_Aim of the task_
Could you repeat the lines of data that start at the line containing "Which of point" and end at the line containing "pixel 558 362 → pixel 432 164 → pixel 123 394", including both of those lines?

A few records:
* begin *

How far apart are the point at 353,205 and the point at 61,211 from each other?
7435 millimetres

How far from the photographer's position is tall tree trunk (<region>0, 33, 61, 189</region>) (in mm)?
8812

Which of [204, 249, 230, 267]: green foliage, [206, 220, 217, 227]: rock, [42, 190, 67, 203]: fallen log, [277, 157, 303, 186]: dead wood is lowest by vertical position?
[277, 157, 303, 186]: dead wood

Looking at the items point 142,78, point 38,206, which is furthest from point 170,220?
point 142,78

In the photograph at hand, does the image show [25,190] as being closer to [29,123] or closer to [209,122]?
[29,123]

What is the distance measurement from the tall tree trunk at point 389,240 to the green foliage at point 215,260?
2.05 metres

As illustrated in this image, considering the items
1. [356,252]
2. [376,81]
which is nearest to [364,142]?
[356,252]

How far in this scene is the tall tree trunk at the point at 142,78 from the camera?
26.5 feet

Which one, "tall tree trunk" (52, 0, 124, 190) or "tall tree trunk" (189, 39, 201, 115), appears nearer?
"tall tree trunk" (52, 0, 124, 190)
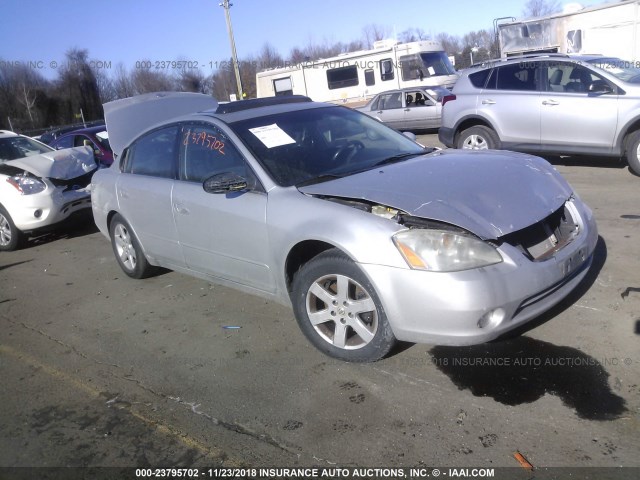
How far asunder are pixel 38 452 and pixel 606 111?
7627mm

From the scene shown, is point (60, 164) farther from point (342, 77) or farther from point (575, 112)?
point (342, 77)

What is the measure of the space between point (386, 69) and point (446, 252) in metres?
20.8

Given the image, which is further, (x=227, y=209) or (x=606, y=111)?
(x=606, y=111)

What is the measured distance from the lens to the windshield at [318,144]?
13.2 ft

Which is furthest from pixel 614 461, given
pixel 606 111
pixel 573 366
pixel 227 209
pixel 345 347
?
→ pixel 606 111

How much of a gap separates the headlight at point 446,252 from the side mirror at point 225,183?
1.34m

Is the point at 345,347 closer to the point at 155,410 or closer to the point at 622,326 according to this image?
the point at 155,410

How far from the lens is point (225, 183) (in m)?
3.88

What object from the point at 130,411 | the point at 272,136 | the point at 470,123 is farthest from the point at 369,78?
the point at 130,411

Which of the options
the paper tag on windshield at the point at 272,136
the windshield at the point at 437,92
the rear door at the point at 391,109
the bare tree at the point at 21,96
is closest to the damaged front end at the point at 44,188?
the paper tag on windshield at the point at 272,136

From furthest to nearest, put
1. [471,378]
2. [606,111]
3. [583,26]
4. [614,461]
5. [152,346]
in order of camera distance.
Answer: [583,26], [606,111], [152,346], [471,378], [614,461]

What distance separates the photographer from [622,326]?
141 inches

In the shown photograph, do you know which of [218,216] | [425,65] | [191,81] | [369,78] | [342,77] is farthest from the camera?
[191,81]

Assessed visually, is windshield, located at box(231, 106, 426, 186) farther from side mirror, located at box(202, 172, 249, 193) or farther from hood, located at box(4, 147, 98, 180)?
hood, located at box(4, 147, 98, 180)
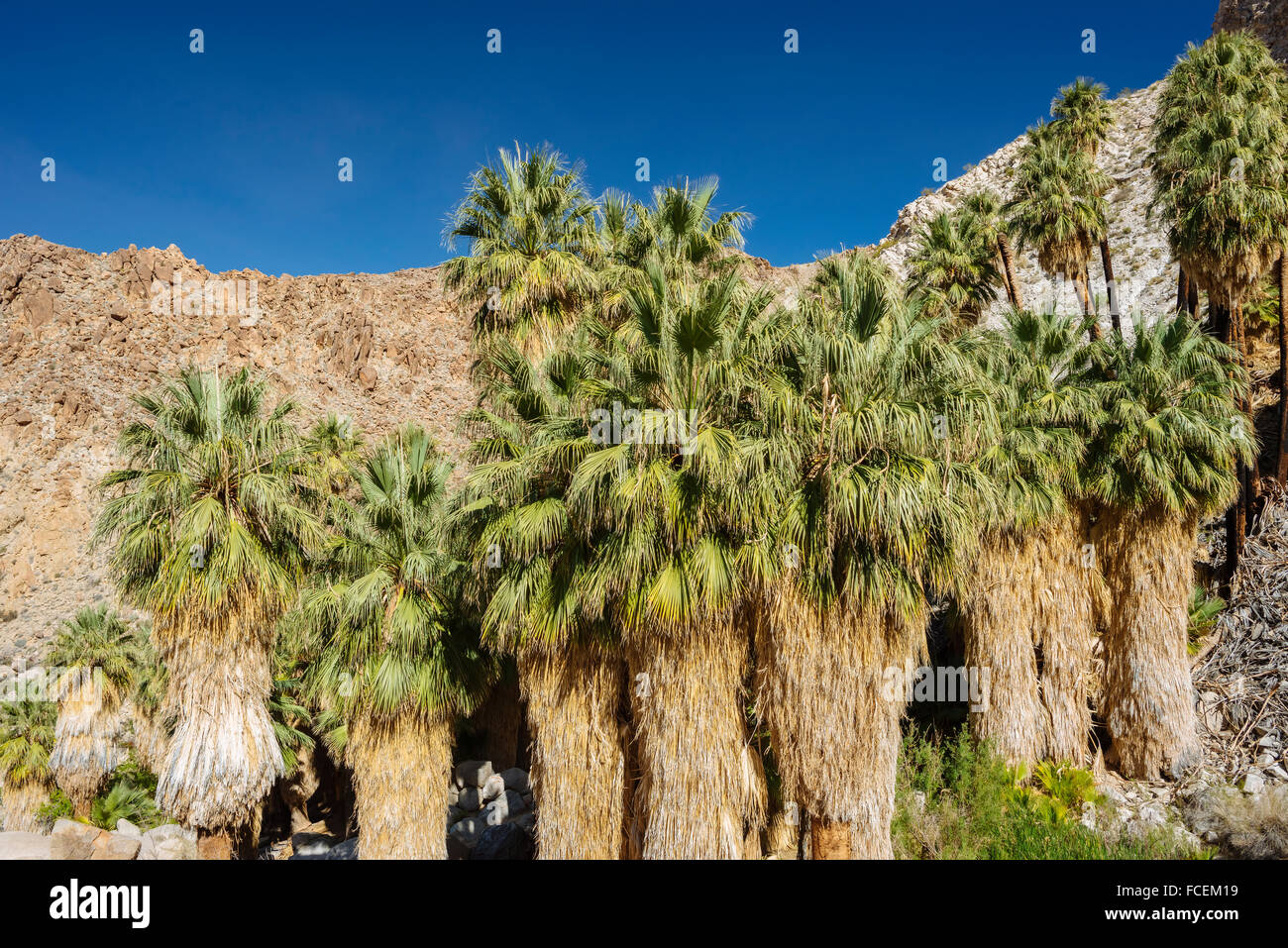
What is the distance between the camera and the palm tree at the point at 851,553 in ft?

* end *
* begin *

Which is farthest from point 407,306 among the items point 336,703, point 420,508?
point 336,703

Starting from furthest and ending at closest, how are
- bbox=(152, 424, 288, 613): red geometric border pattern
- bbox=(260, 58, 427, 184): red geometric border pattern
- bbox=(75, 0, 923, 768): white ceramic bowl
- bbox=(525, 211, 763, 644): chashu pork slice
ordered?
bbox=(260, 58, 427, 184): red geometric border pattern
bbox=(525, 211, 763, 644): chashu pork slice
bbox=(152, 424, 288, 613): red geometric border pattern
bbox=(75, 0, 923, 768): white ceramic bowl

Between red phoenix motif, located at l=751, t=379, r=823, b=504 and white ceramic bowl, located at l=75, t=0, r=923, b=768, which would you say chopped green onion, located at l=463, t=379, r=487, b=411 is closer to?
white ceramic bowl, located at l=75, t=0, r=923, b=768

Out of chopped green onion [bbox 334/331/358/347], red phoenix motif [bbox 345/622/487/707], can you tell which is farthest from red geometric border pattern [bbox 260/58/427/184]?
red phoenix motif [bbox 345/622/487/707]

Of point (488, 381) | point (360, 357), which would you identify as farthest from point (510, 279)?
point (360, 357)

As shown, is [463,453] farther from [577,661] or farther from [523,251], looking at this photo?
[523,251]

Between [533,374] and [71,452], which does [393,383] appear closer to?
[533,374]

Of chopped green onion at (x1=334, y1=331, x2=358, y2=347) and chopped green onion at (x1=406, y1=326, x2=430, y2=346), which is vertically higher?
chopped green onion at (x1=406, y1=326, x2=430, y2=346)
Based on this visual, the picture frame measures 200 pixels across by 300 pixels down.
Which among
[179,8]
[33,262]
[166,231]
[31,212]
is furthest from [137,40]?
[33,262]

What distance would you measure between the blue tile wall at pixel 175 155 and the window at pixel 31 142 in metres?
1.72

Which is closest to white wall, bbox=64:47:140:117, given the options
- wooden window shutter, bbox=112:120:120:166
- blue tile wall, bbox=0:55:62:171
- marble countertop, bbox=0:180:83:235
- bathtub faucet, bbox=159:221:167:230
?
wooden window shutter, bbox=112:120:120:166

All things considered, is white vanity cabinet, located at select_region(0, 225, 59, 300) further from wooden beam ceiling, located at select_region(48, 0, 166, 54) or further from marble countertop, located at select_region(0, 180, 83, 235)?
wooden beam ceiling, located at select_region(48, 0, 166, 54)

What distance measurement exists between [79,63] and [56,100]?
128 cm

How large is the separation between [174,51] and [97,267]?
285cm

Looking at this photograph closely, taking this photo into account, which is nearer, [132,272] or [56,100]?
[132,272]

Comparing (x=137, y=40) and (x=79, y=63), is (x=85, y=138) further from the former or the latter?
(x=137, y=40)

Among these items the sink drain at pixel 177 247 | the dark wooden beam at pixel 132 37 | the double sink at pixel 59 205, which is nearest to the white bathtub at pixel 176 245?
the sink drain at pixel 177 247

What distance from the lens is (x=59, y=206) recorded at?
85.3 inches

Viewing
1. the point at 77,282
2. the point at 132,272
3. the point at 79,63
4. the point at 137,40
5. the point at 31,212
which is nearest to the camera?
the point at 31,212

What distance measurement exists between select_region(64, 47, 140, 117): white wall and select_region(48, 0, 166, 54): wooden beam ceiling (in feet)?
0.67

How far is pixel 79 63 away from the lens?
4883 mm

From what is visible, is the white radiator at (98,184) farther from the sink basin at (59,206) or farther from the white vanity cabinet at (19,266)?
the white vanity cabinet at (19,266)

* end *
* begin *

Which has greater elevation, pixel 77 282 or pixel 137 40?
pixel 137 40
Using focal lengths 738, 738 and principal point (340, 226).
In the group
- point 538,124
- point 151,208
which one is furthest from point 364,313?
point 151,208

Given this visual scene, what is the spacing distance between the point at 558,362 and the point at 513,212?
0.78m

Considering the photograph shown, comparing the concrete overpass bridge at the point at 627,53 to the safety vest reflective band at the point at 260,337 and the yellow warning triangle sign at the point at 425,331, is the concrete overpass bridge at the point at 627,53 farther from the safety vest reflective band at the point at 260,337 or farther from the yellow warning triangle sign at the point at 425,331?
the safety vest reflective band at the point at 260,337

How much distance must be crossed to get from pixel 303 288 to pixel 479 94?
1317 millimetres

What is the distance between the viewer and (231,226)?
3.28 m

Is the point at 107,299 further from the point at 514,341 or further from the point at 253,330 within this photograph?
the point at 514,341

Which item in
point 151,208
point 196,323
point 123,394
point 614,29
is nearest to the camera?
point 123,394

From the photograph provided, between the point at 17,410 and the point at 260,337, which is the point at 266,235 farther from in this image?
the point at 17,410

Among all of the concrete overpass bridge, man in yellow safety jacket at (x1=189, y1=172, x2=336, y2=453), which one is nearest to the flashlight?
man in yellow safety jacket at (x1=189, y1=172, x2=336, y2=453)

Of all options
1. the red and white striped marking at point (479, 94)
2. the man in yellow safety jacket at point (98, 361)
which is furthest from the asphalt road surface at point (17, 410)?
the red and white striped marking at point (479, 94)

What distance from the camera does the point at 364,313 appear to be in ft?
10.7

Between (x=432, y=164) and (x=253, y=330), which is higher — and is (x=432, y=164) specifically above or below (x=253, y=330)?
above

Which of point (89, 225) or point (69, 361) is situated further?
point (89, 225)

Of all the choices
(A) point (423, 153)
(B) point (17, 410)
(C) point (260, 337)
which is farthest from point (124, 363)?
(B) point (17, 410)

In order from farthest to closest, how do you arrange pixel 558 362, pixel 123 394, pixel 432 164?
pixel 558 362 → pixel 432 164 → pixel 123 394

* end *

_Exercise result_
Which of point (89, 225) or point (69, 361) is situated further?
point (89, 225)

Of all the choices
(A) point (423, 153)
(B) point (17, 410)
(C) point (260, 337)
which is farthest from point (124, 363)?
(B) point (17, 410)

In order from farthest to closest, how do you arrange pixel 558 362, pixel 123 394, pixel 432 164?
pixel 558 362 → pixel 432 164 → pixel 123 394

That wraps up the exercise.